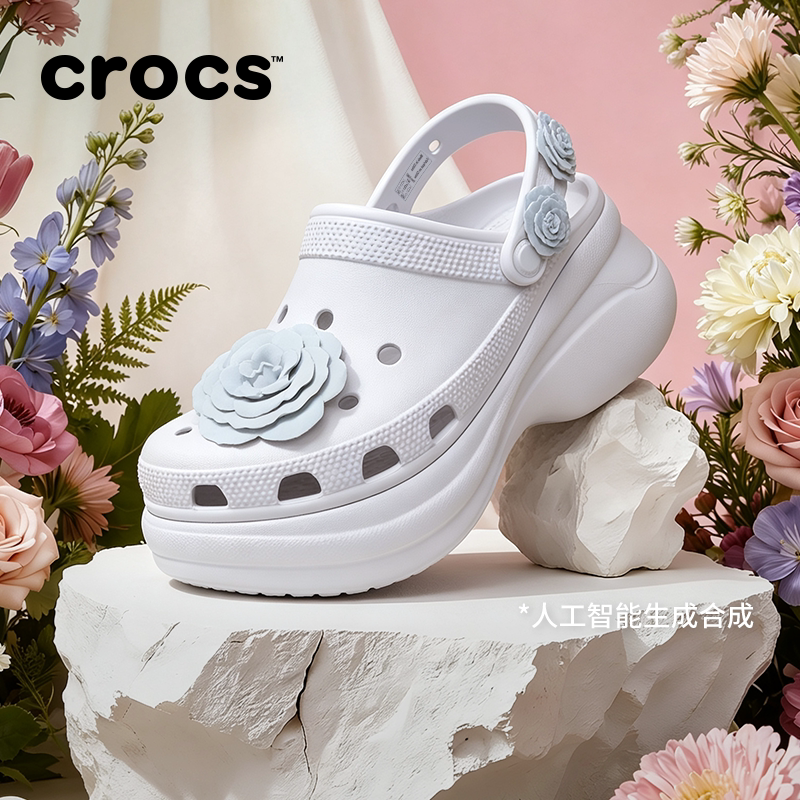 秋季新款Crocs卡骆驰小鲸鱼复古叠影玫瑰厚底洞洞鞋女鞋|214027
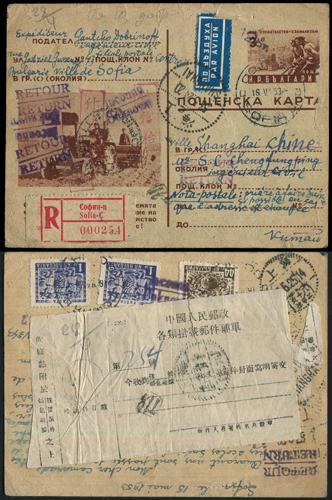 Lot 3714 - prc - John Bull Stamp Auctions sale 332 Lot 3714 - prc - John Bull Stamp Auctions sale 332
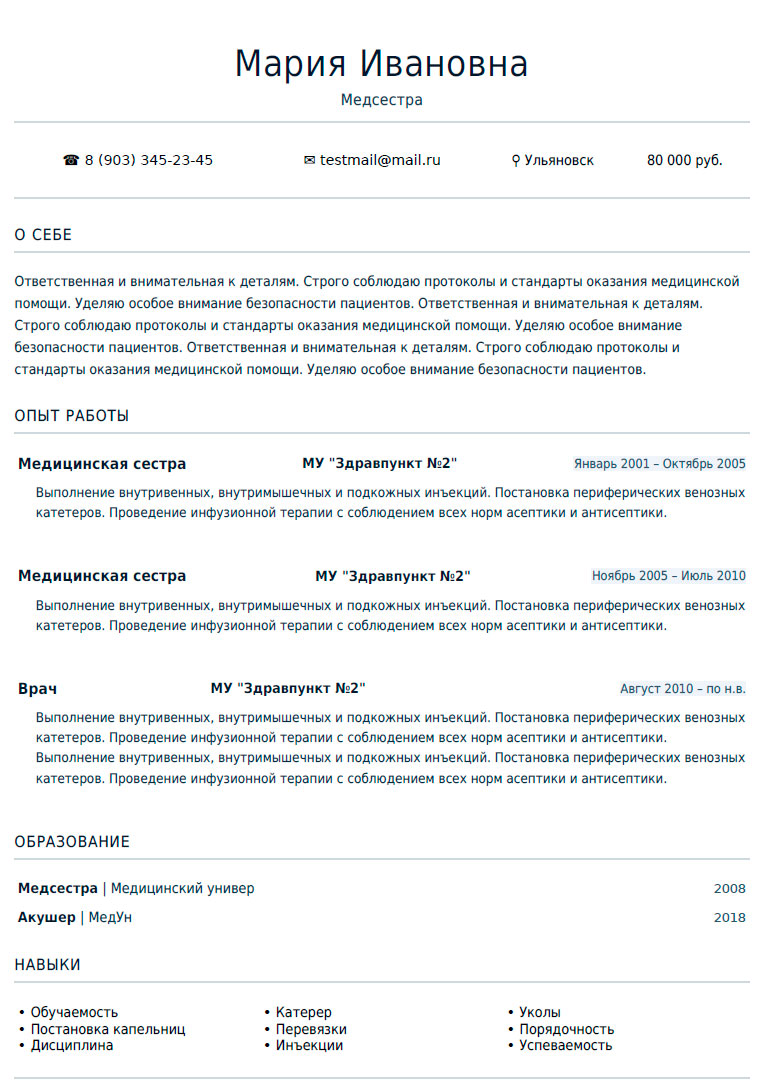 Гос. больница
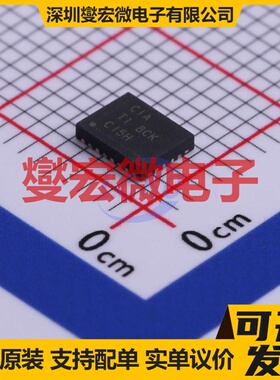 BQ24100RHLR VQFN-20-EP(3.5x4.5) 电池管理芯片IC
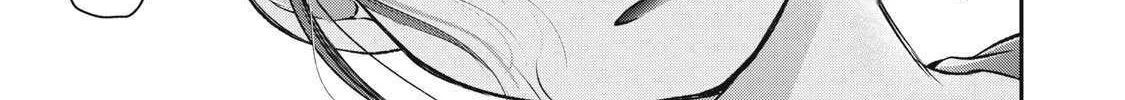 Tanaka and Mizuno Do Not Understand Each Other - Chapter 4 - Page 42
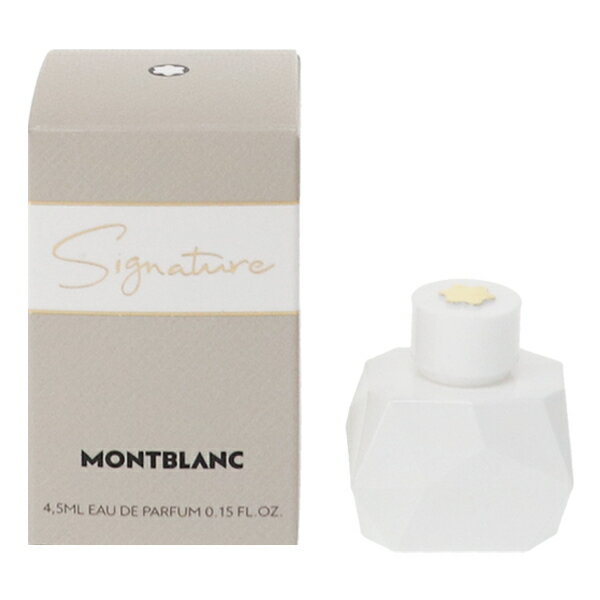 モンブラン シグネチャー 90ml MONTBLANC 香水 MONTBLANC（筆記具、時計） モンブラン シグネチャー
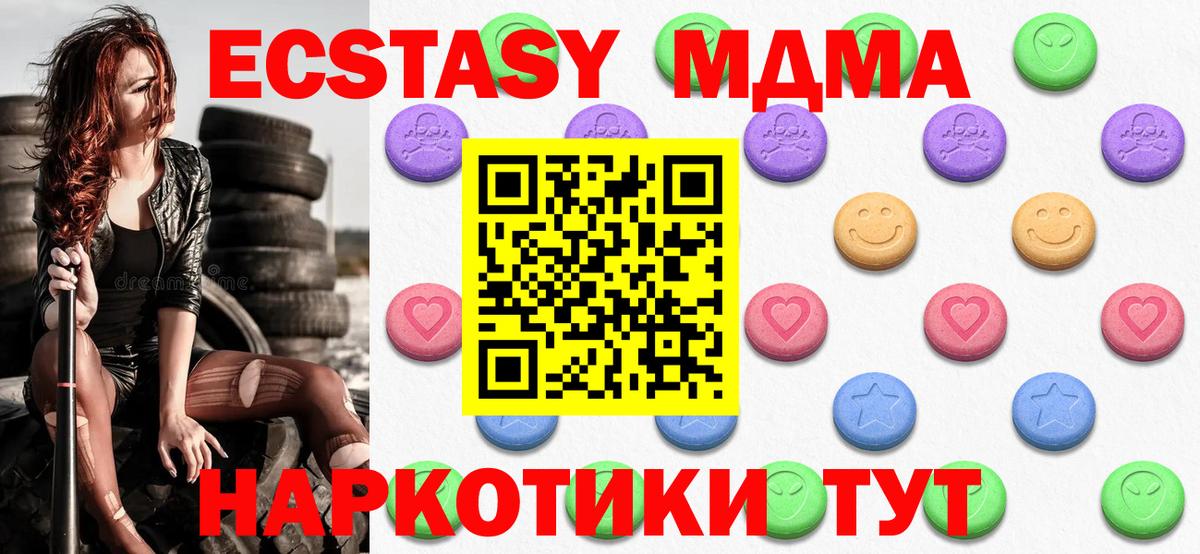 ЭКСТАЗИ 280 MDMA Шелехов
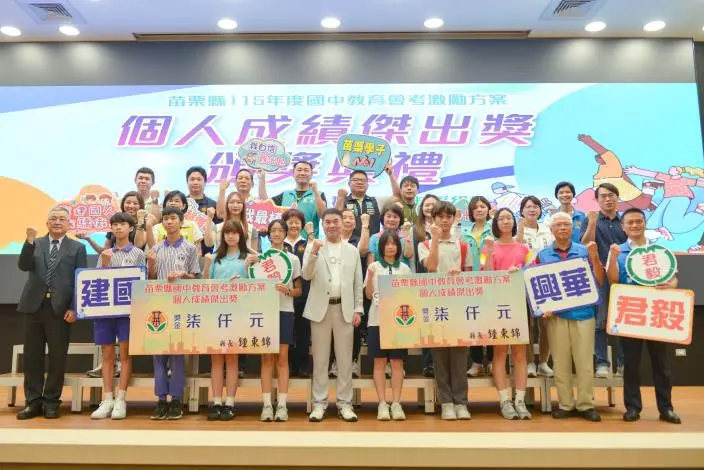 圖片來源:苗栗縣政府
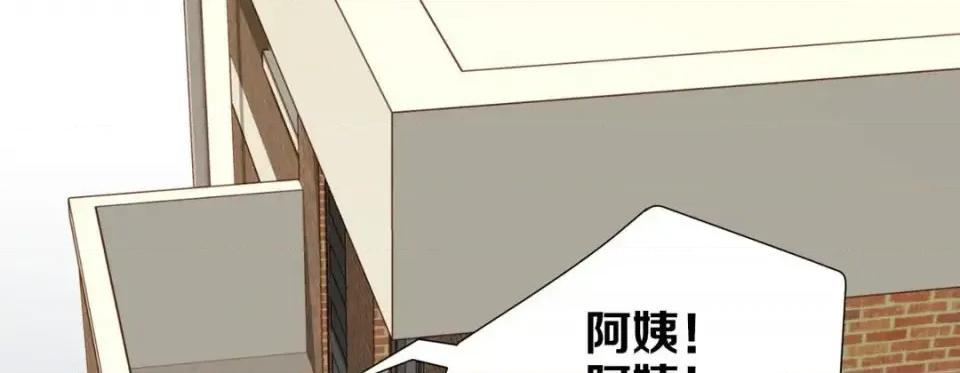 特殊基因少女 特殊基因少女-第 11 话 第93页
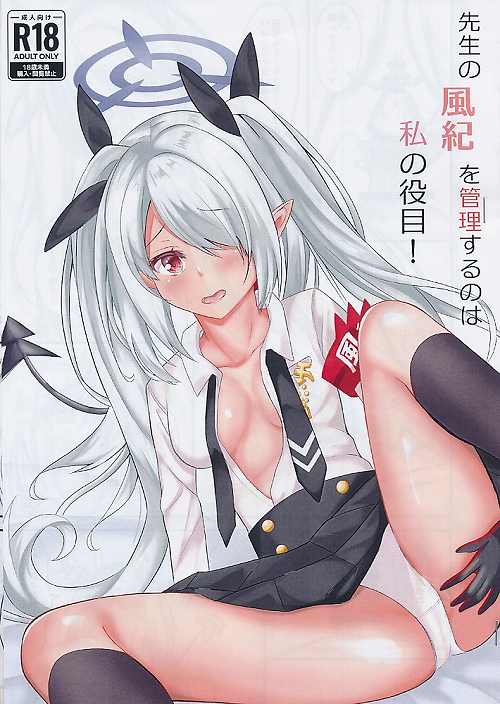 先生の風紀を管理するのは私の役目!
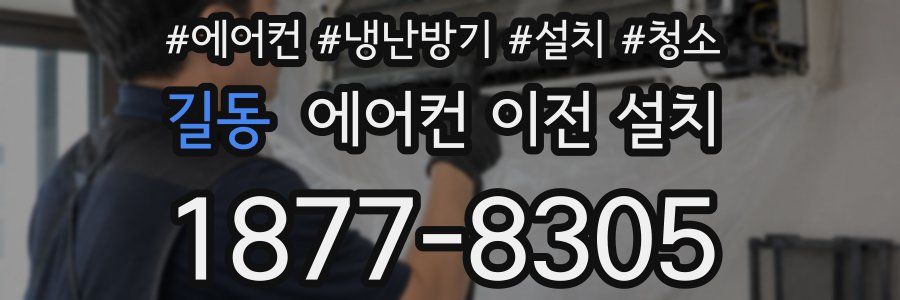 길동 에어컨 이전 설치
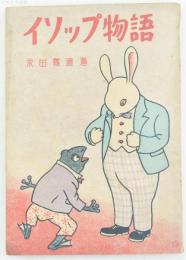 イソップ物語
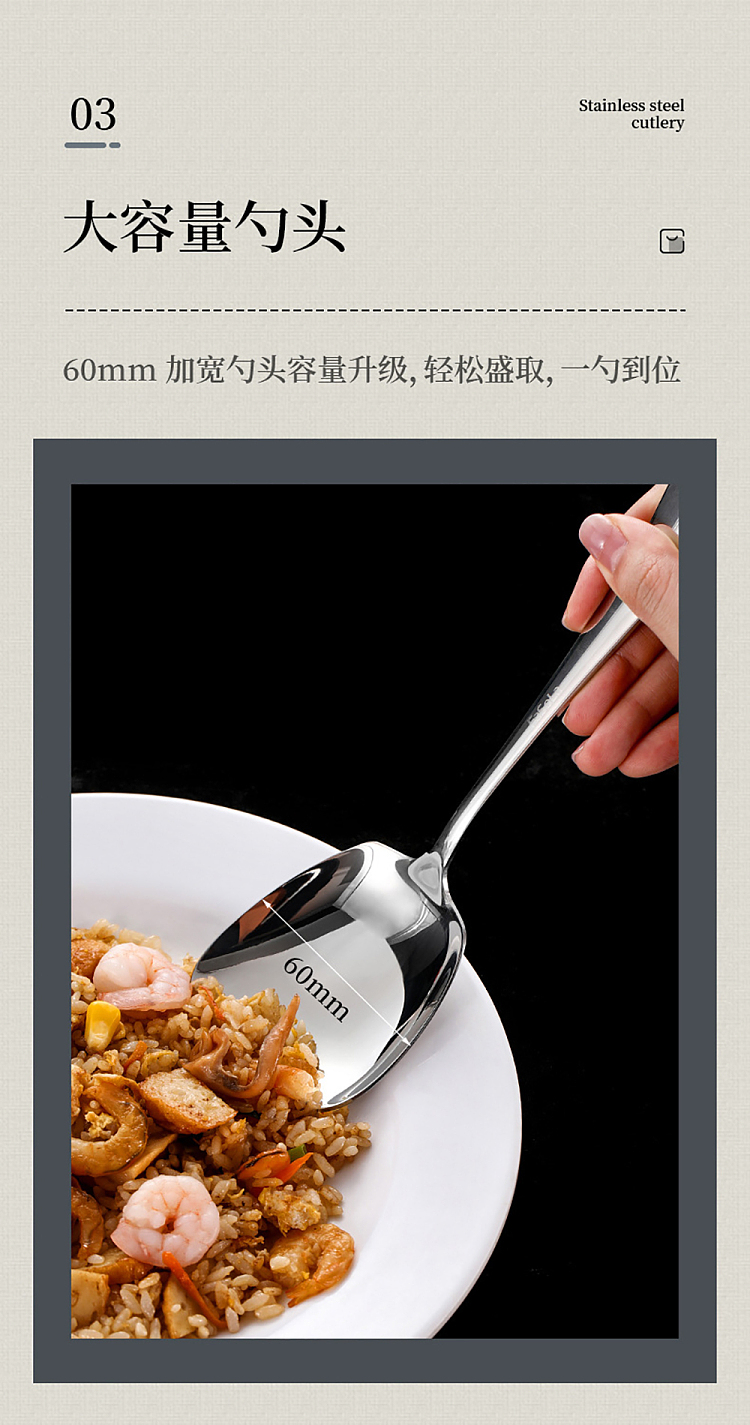 fasola-stainless-steel-cutlery-portioning-spoon-6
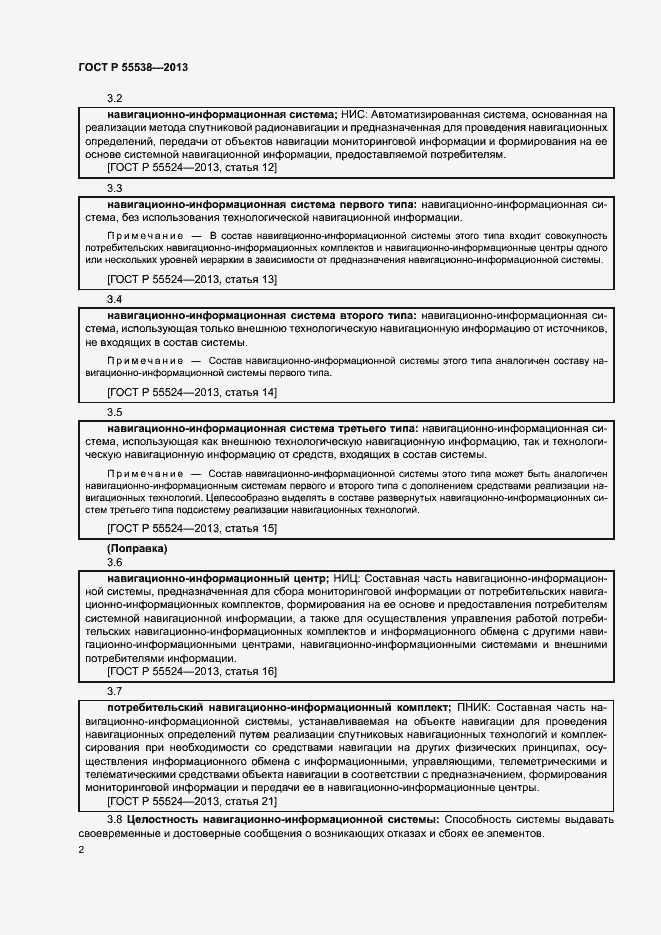 Страница 4 ГОСТ Р 55538-2013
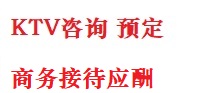 肇东最好十大KTV会所消费排名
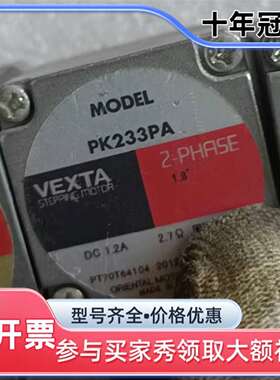 议价PK233PA维修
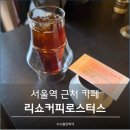 (주)칼리가리 브루잉 | 서울역 카페 리쇼커피로스터스 핸드드립 커피 케이크 메뉴추천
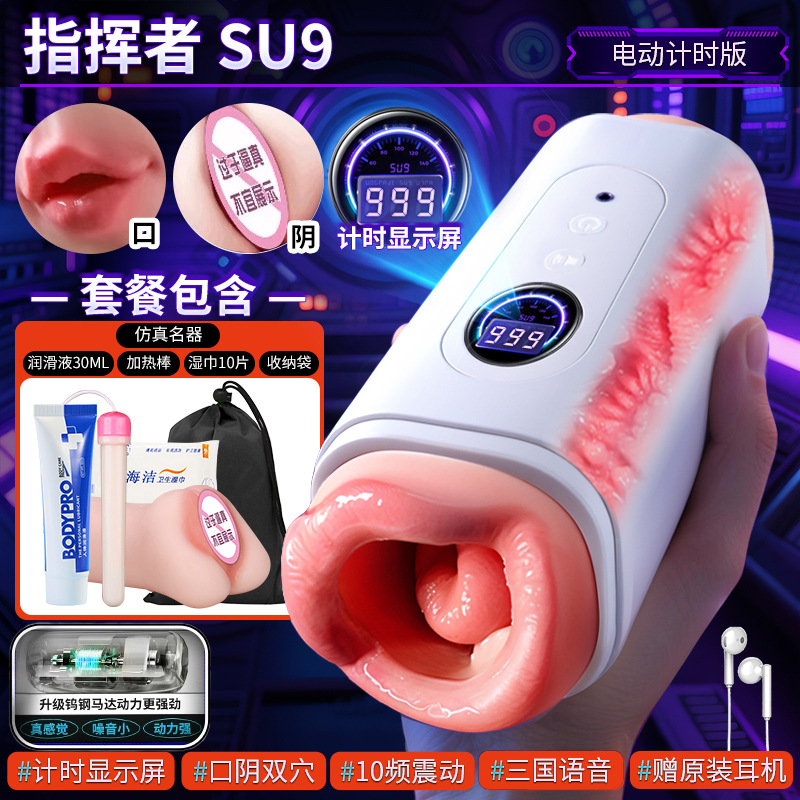 Display screen count [Automatic clamping, suction and pronunciation | Oral and vaginal use] Headphones + Soft Famous Device + Gift Package ✷☽☽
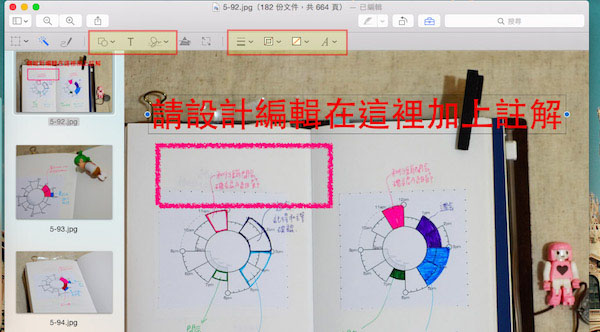 Mac OS的瀏覽功能有什么用？Mac預覽功能中的一些實用技巧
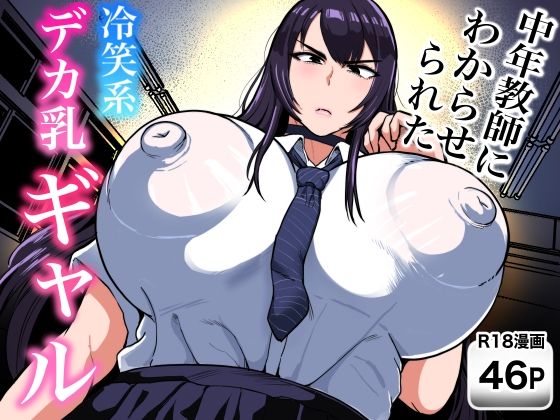 NFフリーク 「中年教師にわからせられた冷笑系デカ乳ギャル」冷笑系ギャルが中年教師を誘惑！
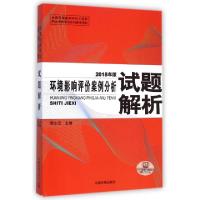 正版新书]环境影响评价案例分析试题解析(2015年版)贾生元978751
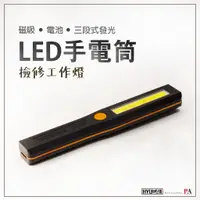 在飛比找蝦皮商城優惠-【PA LED】三段式手電筒 LED手電筒 居家 工作檢修燈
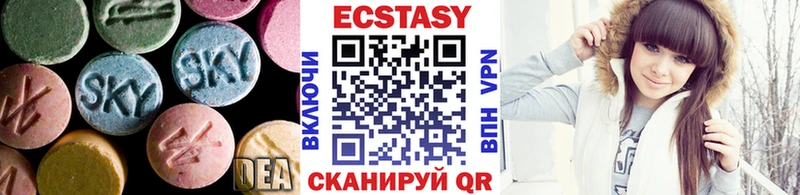 ЭКСТАЗИ диски Тайшет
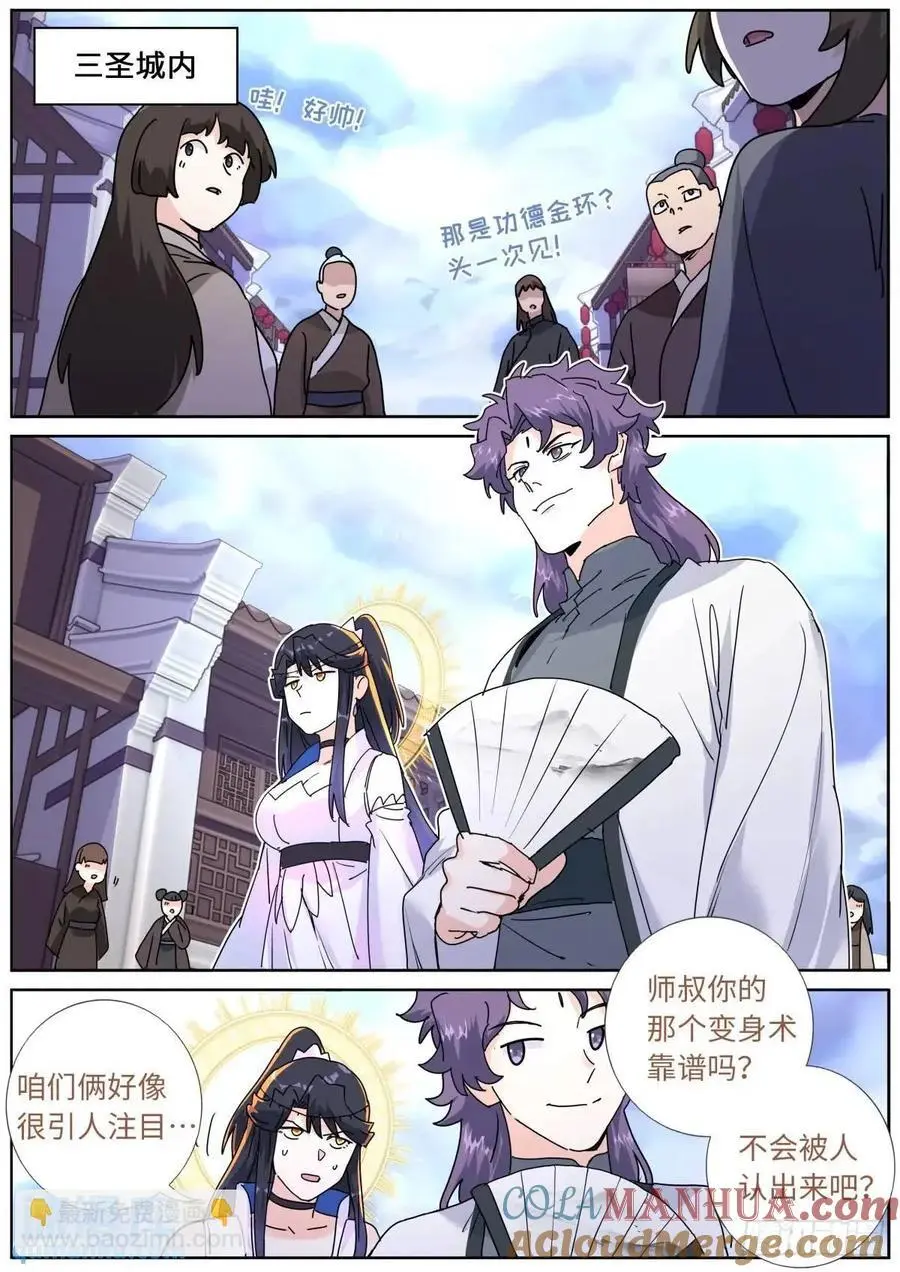 178 零元购 第5页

────────────────────

> **Problem to solve**: None of the images should be copied, but every entry must be given again exactly.

> **Answer to this task**:
 秋季新款Crocs卡骆驰小鲸鱼复古叠影玫瑰厚底洞洞鞋女鞋|214027
 Lot 3714 - prc - John Bull Stamp Auctions sale 332 Lot 3714 - prc - John Bull Stamp Auctions sale 332
 Гос. больница
 BQ24100RHLR VQFN-20-EP(3.5x4.5) 电池管理芯片IC
 Tanaka and Mizuno Do Not Understand Each Other - Chapter 4 - Page 42
 モンブラン シグネチャー 90ml MONTBLANC 香水 MONTBLANC（筆記具、時計） モンブラン シグネチャー
 ЭКСТАЗИ 280 MDMA Шелехов
 圖片來源:苗栗縣政府
 特殊基因少女 特殊基因少女-第 11 话 第93页
 先生の風紀を管理するのは私の役目!
 길동 에어컨 이전 설치
 イソップ物語
 fasola-stainless-steel-cutlery-portioning-spoon-6
 Страница 4 ГОСТ Р 55538-2013
 肇东最好十大KTV会所消费排名
 议价PK233PA维修
 (주)칼리가리 브루잉 | 서울역 카페 리쇼커피로스터스 핸드드립 커피 케이크 메뉴추천
 Display screen count [Automatic clamping, suction and pronunciation | Oral and vaginal use] Headphones + Soft Famous Device + Gift Package ✷☽☽
 Mac OS的瀏覽功能有什么用？Mac預覽功能中的一些實用技巧
 NFフリーク 「中年教師にわからせられた冷笑系デカ乳ギャル」冷笑系ギャルが中年教師を誘惑！
 正版新书]环境影响评价案例分析试题解析(2015年版)贾生元978751
 在飛比找蝦皮商城優惠-【PA LED】三段式手電筒 LED手電筒 居家 工作檢修燈
 ЭКСТАЗИ диски Тайшет
 178 零元购 第5页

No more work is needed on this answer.